Early in Davids reign Aram-Zobah had reached the peak of its power under the vigorous Hadezer the son of Rehob (2 Sam. 8: 3), i.e. a native of Aram-Beth Rehob, who apparently amalgamated this kingdom with Zobah into a Personalunion. While Aram-Beth-Rehob was apparently located in the southern Lebanon valley, Aram-Zobah lay in the north, extending north-east of the Anti-Lebanon into the Syrian desert, towards Tadmor. In his heyday Hadadezer ruled over vast territories, founding an of complex political structure, comprising even Aram-Damascus and other vassals and satellites, such as the kingdom of (Aram-) Maacah, in upper Gaulan, and the land of Tob, somewhere in northern Transjordan (2 Sam. 10: 6, and cf. v. 19; 1 Chr. 19: 6-7).

# Raw data
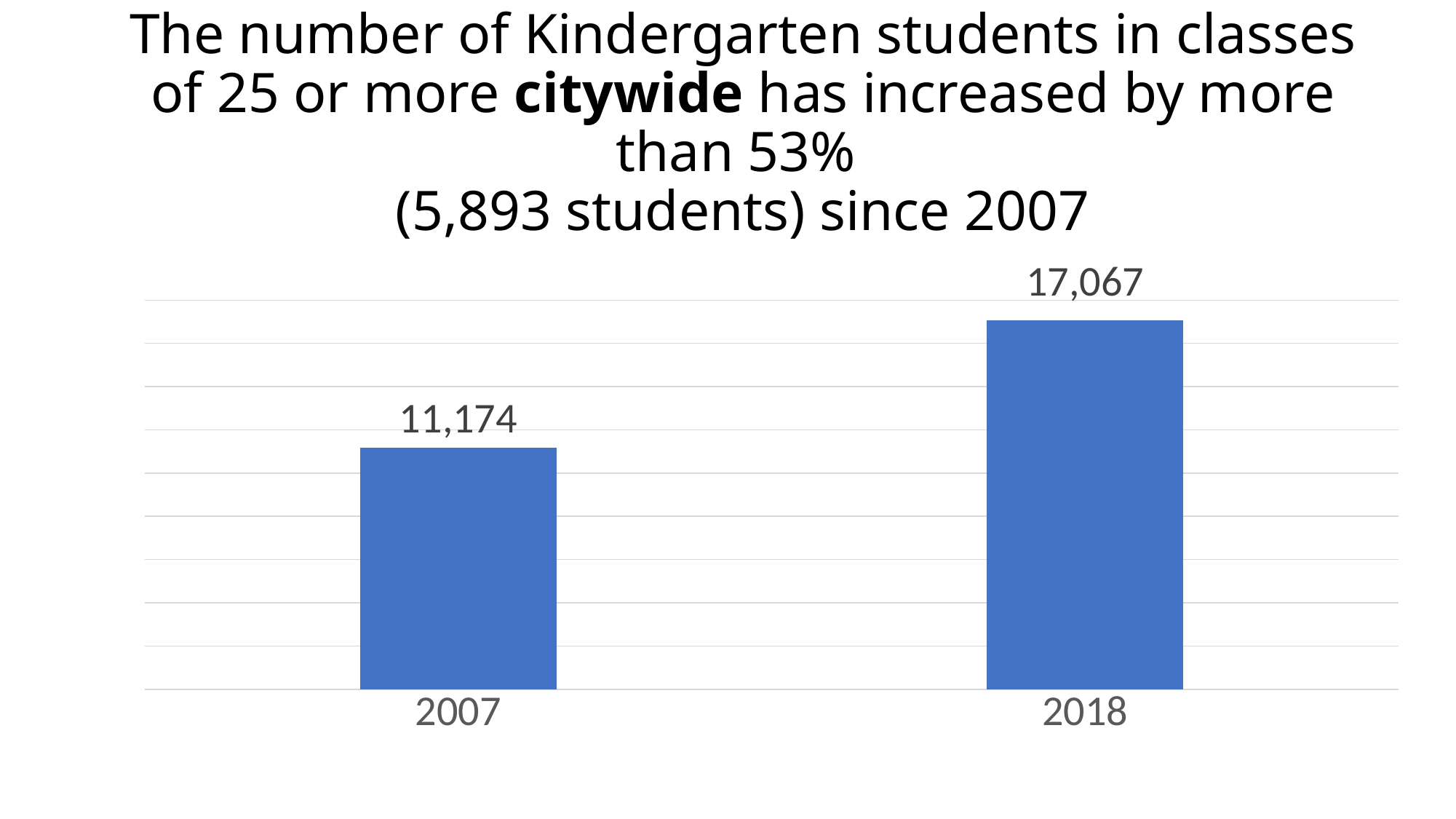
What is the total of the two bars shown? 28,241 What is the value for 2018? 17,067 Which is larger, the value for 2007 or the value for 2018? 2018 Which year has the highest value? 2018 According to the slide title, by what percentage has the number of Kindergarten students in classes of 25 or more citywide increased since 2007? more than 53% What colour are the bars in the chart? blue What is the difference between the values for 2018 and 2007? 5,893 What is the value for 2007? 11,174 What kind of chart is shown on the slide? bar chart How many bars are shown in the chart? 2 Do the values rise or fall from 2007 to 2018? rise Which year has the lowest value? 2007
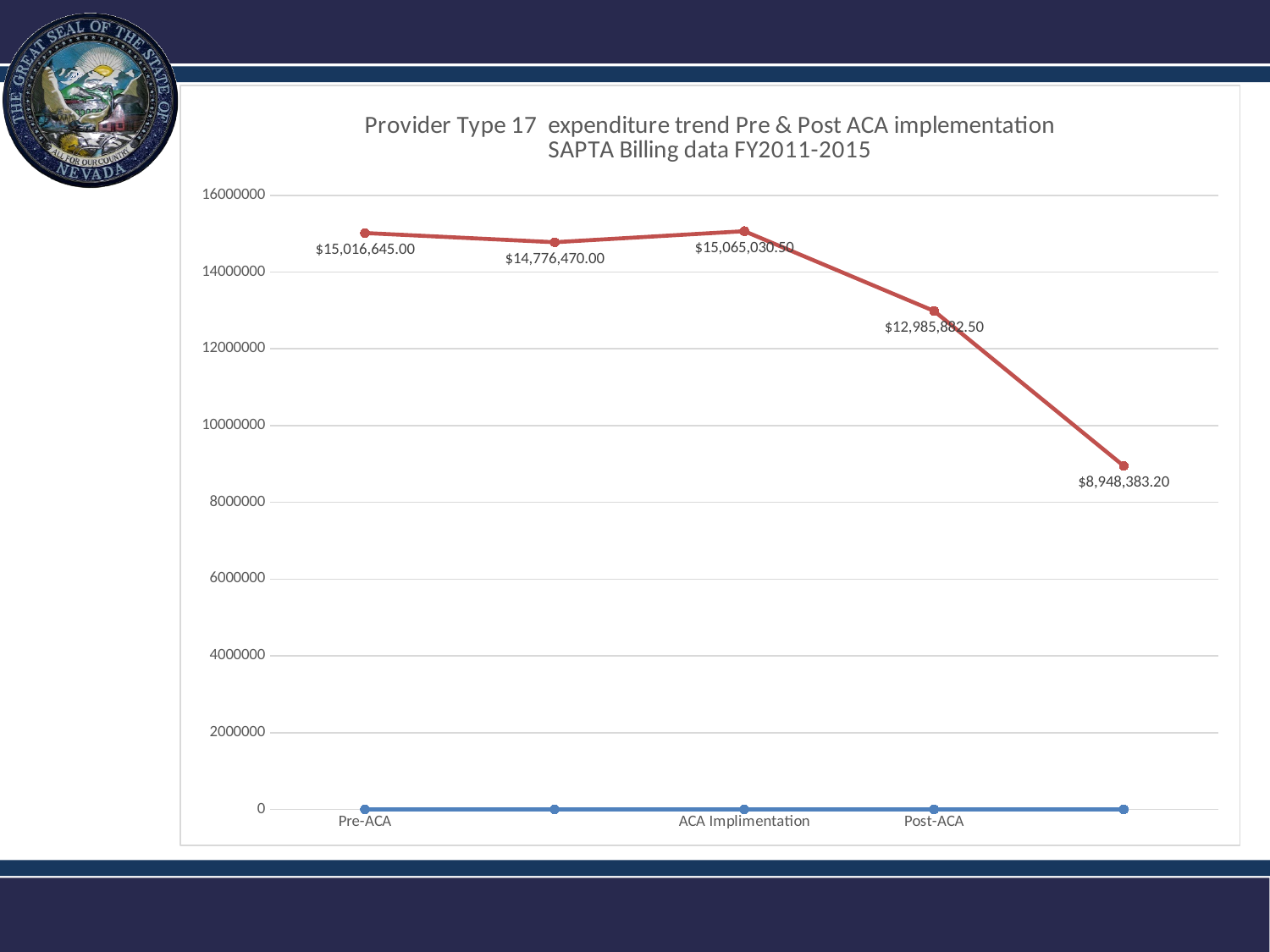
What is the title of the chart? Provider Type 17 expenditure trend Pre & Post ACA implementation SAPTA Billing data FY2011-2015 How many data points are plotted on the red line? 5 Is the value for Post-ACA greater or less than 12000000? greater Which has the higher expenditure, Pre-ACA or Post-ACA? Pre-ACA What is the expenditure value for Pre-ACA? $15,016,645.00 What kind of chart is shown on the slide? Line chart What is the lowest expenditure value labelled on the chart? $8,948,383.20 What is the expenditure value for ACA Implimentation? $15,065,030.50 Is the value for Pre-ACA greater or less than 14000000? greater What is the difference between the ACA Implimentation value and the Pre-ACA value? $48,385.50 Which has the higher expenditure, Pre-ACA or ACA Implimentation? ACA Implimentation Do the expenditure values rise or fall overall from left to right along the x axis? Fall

# Task requirements
• a. Transcribe the stretch from "Early in Davids" through "Chr. 19: 6-7)." in the passage on Aram-Zobah.
• b. According to the passage on Aram-Zobah, where was Aram-Beth-Rehob apparently located?
• c. Resume the passage on Aram-Zobah after its last sentence.

# Per-task answers
• a.
Early in Davids reign Aram-Zobah had reached the peak of its power under the vigorous Hadezer the son of Rehob (2 Sam. 8: 3), i.e. a native of Aram-Beth Rehob, who apparently amalgamated this kingdom with Zobah into a Personalunion. While Aram-Beth-Rehob was apparently located in the southern Lebanon valley, Aram-Zobah lay in the north, extending north-east of the Anti-Lebanon into the Syrian desert, towards Tadmor. In his heyday Hadadezer ruled over vast territories, founding an of complex political structure, comprising even Aram-Damascus and other vassals and satellites, such as the kingdom of (Aram-) Maacah, in upper Gaulan, and the land of Tob, somewhere in northern Transjordan (2 Sam. 10: 6, and cf. v. 19; 1 Chr. 19: 6-7).

• b. In the southern Lebanon valley.

• c.
In the south his sphere of influence reached as far as Ammon, while in the north-west he was checked by the kingdom of Hamath (2 Sam. 8: 9-10). Hadadezer’s expansion in the north-east, up to the Euphrates and even ‘beyond the river’ (2 Sam. 8: 3; 10: 16; 1 Chr. 19: 16), might well be reflected in the above cited inscription of Shalmaneser III (p. 141), according to which a ‘King of Aram’ conquered areas on both sides of the Euphrates below Carehemish in the days of Ashur-rabi, the Assyrian contemporary of Hadadezer. In a similar retrospective statement, in the Annals of Ashur-dan II, the places conquered by the Aramaeans are in a different area, though most likely also north of the Upper Euphrates bend.[21] If the Aramaean king in both these Annals was indeed Hadadezer, his conquests along the Euphrates must be dated between the accession of Ashur-rabi (1012 B.C.) and Hadadezer's wars against David, in the first two decades of the tenth century B.C.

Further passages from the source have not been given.